— START OF Excerpt —

Sana, Ex-Christian, Egypt (part 1 and 2): Questions of Childhood, The Power of the Quran
EsinIslam
Heralding New Muslims:
A Personal Account
Of Revert Muslim:
A traditional Christian girl starts
to question aspects of her faith and reads the Quran.
By Sana (translated by Samy Akl)
Sana is an
Egyptian Christian young lady whom God guided to the
true religion after a long journey of doubt and
fatigue. She narrated her own story as follows:
I grew up like
any other young Egyptian Christian girl… a fanatic
Christian. My parents cared a lot about my religious
life. They used to take me with them every Sunday
morning to the church to kiss the priest's hand and
perform prayers with him. I often heard him teach the
congregation the creed of trinity and assure them in
every way that whatever a person be other than a
Christian, it would never be accepted by God; because
he, as claimed by the priest, is considered an infidel
and atheist.

— END OF Excerpt —

_Task list:_
(1) Based on Sana's account, answer yes or no to each statement and quote the words from the account that decide it: (a) Sana's parents took her to church every Sunday morning. (b) The priest taught that people who are not Christians can still be accepted by God. (c) Sana says she grew up as a fanatic Christian.
(2) Transcribe the passage from Sana's account word for word, starting at "Sana, Ex-Christian, Egypt" and ending at "reads the Quran.".

— START OF Source excerpt —

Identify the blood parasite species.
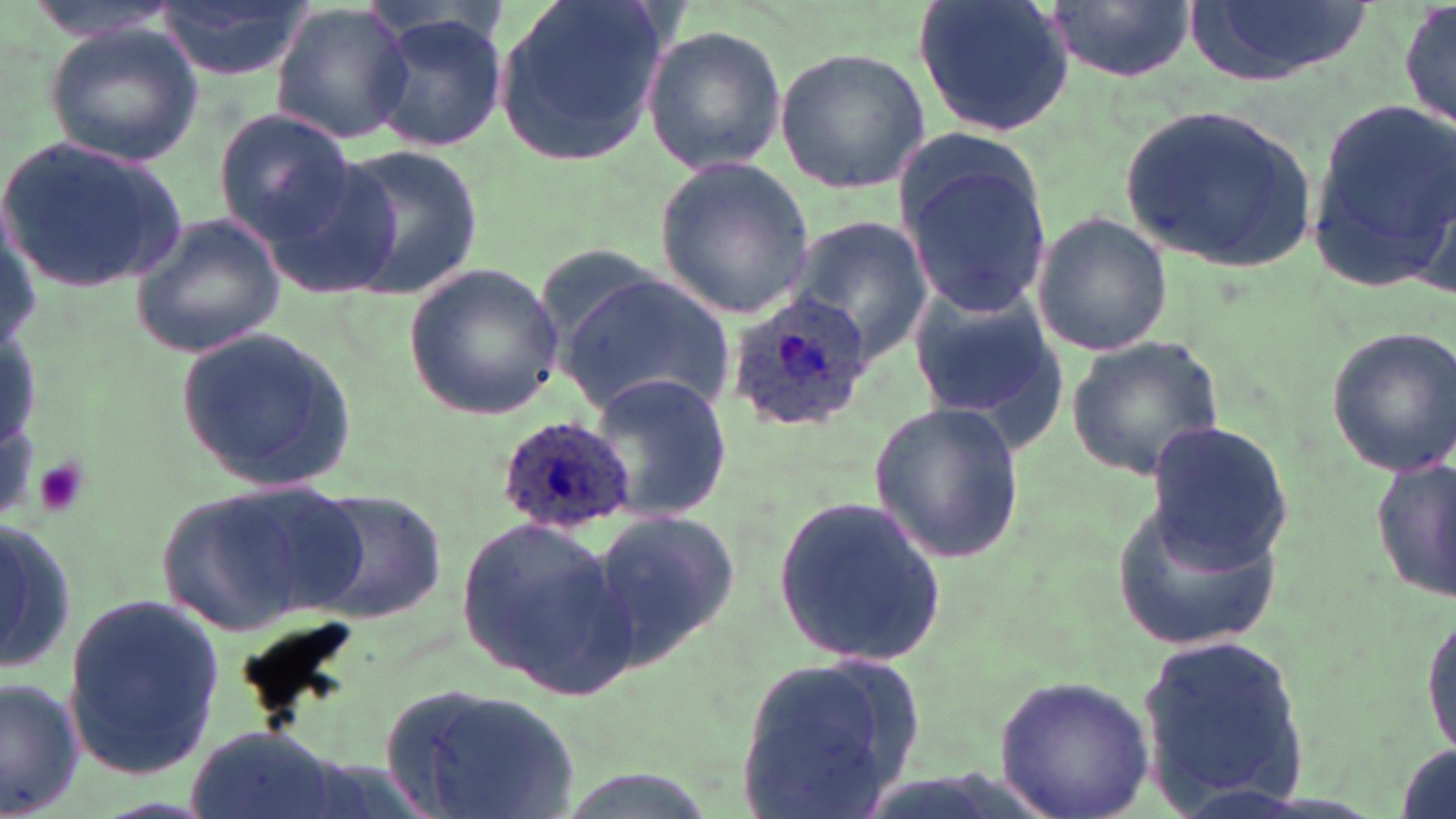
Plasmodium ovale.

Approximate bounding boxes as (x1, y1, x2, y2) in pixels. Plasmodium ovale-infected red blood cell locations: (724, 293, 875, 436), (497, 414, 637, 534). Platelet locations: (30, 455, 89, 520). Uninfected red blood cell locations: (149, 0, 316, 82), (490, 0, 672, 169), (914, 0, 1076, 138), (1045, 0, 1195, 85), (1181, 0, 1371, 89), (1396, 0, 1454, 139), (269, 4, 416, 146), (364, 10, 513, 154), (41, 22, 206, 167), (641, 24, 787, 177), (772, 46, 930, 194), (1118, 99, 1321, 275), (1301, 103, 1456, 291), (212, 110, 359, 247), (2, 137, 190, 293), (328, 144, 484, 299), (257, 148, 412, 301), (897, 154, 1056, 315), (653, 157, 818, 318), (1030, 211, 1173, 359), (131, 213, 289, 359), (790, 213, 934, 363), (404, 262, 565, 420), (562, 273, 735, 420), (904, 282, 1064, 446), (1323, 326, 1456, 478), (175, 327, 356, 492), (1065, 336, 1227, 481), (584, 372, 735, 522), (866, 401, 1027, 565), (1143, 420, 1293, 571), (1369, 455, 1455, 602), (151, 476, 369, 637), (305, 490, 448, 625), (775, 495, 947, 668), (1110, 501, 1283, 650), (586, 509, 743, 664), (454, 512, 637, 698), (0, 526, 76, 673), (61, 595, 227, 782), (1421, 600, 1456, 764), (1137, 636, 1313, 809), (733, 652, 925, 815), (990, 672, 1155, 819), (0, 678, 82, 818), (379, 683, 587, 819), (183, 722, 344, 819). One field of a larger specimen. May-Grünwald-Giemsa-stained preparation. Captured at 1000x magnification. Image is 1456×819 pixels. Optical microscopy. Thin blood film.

— END OF Source excerpt —

_Exercise solutions:_
(1)
(a) Yes: "They used to take me with them every Sunday morning to the church"
(b) No: "whatever a person be other than a Christian, it would never be accepted by God"
(c) Yes: "I grew up like any other young Egyptian Christian girl… a fanatic Christian."

(2)
Sana, Ex-Christian, Egypt (part 1 and 2): Questions of Childhood, The Power of the Quran
EsinIslam
Heralding New Muslims:
A Personal Account
Of Revert Muslim:
A traditional Christian girl starts
to question aspects of her faith and reads the Quran.